In 1911, the magazine World’s Work received a letter from a businessman who read an advertisement headed “Diversify Your Investments” and wanted to know if his portfolio was indeed diversified. The magazine’s analysis revealed that while the portfolio seemed diversified, it was not. All the securities in the portfolio were issued by companies in one state and all were bought from “one banking house, a house of the middle class, which maintains a fair selling market in its own securities at all times but is not a particularly good seller of securities for its customers.”
“Do not put all your eggs in one basket” was the diversification advice of the World’s Work, but the magazine noted that not all agree. Marsden J. Perry, chairman of the boards of directors of the Union Trust Co. and the Norfolk Southern Railroad believed in “putting all [a person’s] investment eggs in a few baskets, provided he can keep careful watch of those baskets.”

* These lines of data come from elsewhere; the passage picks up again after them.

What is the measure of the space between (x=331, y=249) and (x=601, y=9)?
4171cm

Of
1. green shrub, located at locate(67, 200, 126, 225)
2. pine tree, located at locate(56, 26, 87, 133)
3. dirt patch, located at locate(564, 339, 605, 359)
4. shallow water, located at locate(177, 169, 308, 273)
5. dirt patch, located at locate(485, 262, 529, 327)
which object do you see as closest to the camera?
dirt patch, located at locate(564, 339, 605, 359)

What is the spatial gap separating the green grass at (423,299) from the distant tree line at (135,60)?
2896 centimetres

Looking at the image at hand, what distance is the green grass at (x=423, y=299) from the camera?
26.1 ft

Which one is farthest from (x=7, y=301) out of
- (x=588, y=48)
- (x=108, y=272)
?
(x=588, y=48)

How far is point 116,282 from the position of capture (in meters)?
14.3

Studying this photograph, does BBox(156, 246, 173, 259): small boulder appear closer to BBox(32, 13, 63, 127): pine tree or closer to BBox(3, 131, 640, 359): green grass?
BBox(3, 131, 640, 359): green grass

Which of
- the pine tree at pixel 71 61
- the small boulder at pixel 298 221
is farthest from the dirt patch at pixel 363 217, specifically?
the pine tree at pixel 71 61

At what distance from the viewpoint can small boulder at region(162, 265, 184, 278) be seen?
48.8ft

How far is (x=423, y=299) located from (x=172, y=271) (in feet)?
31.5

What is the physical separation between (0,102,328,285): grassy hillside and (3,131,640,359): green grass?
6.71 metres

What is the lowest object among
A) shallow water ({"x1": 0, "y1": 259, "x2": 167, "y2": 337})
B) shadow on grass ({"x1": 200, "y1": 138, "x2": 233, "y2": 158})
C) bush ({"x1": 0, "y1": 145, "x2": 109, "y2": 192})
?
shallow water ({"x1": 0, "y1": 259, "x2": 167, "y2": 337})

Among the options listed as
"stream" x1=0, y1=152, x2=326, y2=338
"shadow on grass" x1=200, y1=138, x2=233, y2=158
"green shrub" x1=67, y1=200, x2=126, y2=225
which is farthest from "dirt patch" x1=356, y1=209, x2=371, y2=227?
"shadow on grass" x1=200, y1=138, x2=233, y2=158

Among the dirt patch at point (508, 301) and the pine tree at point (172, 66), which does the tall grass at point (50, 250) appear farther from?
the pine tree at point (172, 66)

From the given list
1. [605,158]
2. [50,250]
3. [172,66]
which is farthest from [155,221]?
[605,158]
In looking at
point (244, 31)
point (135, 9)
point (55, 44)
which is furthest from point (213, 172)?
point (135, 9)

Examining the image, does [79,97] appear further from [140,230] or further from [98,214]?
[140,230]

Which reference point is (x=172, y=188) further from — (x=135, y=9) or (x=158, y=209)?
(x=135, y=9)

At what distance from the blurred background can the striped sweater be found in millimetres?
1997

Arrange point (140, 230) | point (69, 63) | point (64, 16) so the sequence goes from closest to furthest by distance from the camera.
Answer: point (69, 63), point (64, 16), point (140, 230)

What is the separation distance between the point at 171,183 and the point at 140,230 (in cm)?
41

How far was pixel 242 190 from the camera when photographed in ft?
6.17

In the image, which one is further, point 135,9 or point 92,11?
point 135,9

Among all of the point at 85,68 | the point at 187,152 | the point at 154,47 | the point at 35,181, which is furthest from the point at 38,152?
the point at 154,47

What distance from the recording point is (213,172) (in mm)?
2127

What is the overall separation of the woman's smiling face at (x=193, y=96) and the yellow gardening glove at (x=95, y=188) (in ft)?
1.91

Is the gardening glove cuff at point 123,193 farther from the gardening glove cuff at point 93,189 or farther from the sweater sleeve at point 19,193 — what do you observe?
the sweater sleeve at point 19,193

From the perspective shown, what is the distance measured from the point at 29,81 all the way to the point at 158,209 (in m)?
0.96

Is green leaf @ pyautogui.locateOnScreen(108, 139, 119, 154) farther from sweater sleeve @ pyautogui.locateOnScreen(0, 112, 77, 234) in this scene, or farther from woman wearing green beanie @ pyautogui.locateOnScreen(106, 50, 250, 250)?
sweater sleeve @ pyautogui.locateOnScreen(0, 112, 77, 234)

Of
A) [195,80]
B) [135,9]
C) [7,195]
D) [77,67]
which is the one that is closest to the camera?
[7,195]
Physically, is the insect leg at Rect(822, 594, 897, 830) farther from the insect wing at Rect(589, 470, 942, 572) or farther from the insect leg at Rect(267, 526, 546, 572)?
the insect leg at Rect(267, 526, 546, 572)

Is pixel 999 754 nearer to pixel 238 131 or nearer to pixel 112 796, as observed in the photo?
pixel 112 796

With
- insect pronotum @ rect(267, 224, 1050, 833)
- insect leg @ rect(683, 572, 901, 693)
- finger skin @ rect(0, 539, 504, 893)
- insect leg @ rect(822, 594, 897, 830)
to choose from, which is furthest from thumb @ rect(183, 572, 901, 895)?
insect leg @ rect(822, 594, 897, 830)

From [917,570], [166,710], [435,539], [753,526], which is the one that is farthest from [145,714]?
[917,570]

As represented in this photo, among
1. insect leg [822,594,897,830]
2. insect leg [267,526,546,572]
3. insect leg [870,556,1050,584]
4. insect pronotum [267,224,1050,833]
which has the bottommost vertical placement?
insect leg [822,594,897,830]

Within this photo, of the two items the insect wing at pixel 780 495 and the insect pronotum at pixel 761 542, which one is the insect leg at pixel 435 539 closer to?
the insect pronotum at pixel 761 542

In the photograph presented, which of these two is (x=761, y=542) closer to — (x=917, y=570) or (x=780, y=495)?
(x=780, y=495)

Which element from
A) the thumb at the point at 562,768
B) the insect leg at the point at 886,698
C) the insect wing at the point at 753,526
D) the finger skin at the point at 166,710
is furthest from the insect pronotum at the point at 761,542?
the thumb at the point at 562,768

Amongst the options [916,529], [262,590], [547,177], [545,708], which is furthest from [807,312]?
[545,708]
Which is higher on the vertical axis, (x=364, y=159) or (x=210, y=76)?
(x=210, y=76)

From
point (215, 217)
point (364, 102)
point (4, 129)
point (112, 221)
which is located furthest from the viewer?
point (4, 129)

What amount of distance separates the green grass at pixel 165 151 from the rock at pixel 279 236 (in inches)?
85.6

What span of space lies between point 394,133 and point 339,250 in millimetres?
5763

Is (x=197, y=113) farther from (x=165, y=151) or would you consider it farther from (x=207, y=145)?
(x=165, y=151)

There is no universal rule for investing, Mr. Perry said. “There are as many individual preferences as there are different kinds of investments available. People differ widely in their choice … It depends on the type of mind the individual himself possess, and some prefer dividing their investments over a wide range of business activity, while others are temperamentally unfit to assume the management of such a diversification of interests.” Andrew Carnegie advised investors to refrain from diversification and put all their portfolio eggs in one basket and watch that basket.“In my investments, I have adhered more to the Carnegie method than to the other,”said Mr. Marsden, “generally in a few baskets, which I have watched.”
Some investors are reluctant to accept advice because they have made up their minds, but others are on guard because they suspect the motives of those offering advice. In that, investors are like automobile owners. We suspect that automobile mechanics repair what need not be repaired, and our suspicions are often well-founded. The Transportation Department estimated that more than half of auto repairs are unnecessary. Many mortgage borrowers would have saved themselves heartache, default and foreclosure if they had been more skeptical of those who advised them.
Suspicion leads some investors to trust the advice of fellow non-professional investors more than they trust the advice of professionals.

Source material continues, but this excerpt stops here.